§ **SET EXERCISE**
Copy out each line of the rows below that contains the word "headlight".

§ **LISTED ENTRIES**
— Begin —

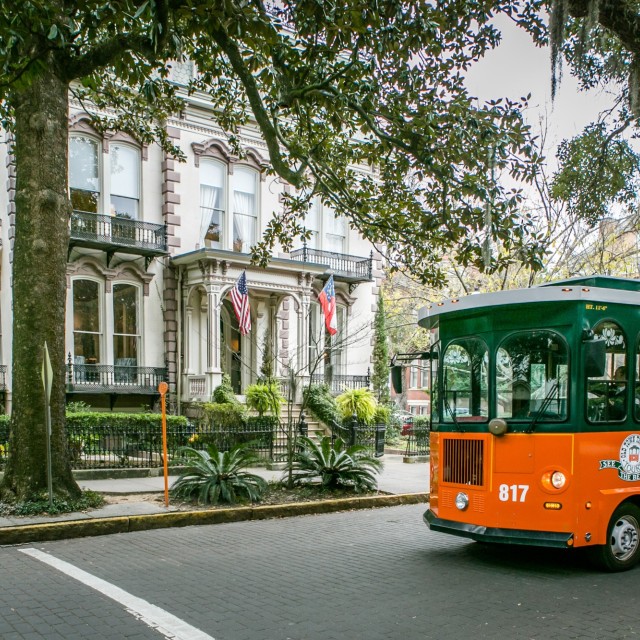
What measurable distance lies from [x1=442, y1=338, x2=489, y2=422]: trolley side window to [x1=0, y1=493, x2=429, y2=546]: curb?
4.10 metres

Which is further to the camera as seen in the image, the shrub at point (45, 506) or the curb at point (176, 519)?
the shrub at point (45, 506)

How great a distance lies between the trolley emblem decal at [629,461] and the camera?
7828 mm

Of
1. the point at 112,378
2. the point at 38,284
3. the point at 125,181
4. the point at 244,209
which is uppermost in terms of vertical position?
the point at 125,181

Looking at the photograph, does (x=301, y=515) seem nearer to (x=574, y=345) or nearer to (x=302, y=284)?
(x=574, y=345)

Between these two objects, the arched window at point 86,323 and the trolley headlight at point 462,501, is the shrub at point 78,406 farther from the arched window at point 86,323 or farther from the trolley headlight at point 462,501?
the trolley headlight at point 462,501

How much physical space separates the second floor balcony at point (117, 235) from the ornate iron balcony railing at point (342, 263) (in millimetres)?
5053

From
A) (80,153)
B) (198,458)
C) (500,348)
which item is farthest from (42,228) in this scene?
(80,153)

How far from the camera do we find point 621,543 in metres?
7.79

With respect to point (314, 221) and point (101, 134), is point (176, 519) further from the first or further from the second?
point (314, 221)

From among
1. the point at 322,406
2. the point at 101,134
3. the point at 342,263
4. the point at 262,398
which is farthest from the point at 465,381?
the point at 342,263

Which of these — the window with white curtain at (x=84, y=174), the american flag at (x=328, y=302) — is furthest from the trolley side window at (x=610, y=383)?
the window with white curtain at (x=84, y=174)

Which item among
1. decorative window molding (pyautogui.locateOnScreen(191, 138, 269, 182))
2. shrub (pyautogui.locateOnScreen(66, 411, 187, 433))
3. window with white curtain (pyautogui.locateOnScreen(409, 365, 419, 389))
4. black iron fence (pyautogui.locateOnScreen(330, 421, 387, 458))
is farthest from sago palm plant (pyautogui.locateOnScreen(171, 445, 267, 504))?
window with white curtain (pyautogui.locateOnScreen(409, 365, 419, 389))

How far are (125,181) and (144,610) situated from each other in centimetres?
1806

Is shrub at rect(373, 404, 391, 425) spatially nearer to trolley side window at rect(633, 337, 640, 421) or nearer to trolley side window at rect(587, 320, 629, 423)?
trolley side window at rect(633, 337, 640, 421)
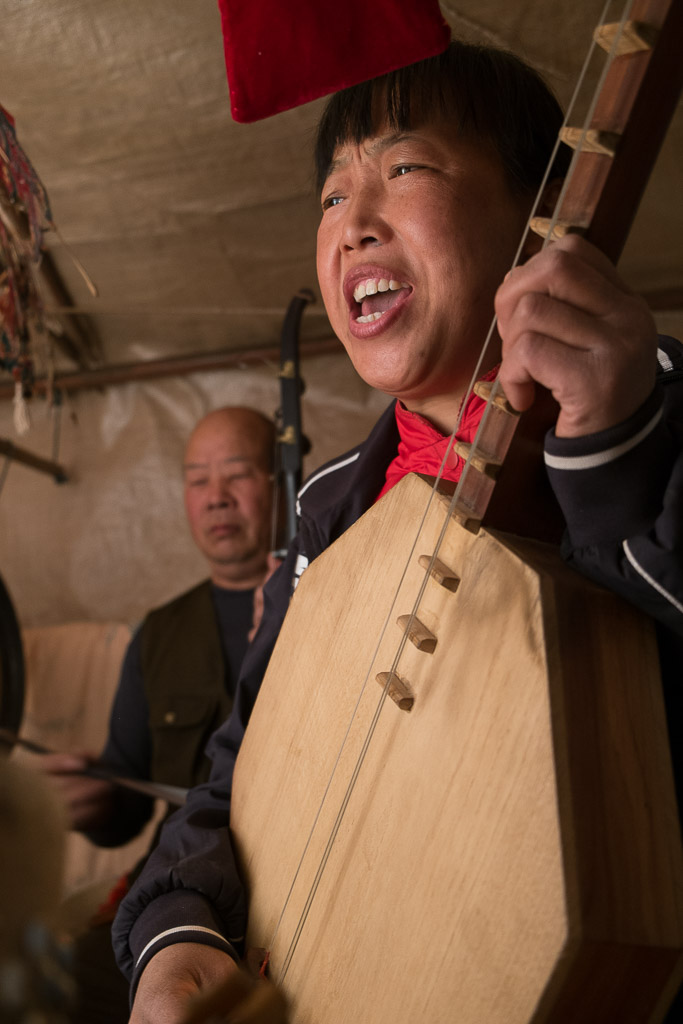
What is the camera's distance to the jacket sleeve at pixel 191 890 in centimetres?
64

— End —
— Begin —

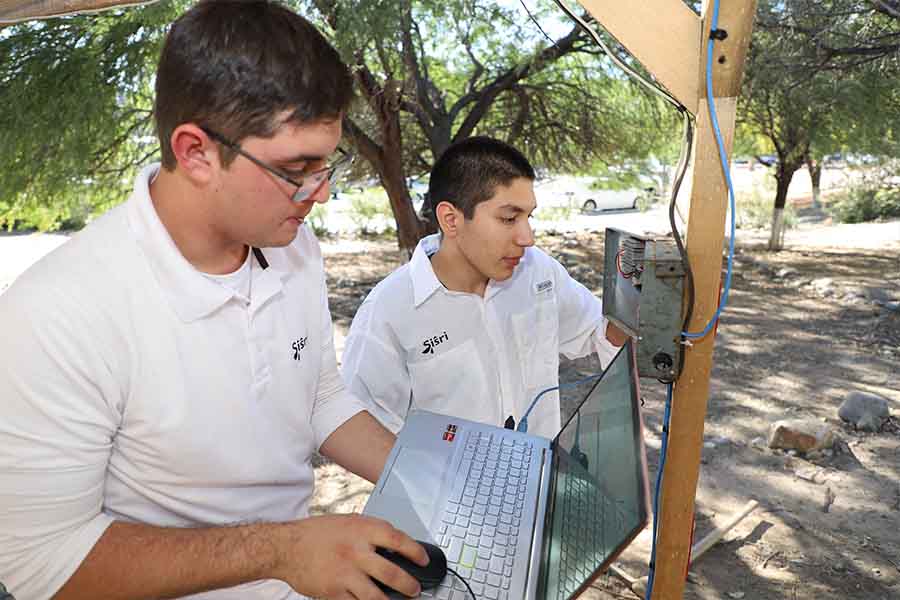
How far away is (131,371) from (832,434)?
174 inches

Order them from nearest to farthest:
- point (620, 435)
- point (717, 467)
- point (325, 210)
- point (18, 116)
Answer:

— End —

§ **FINAL RESULT**
Between these two objects, the arched window at point 86,323 and the trolley headlight at point 462,501, is the shrub at point 78,406 farther from the arched window at point 86,323 or farther from the trolley headlight at point 462,501?
the trolley headlight at point 462,501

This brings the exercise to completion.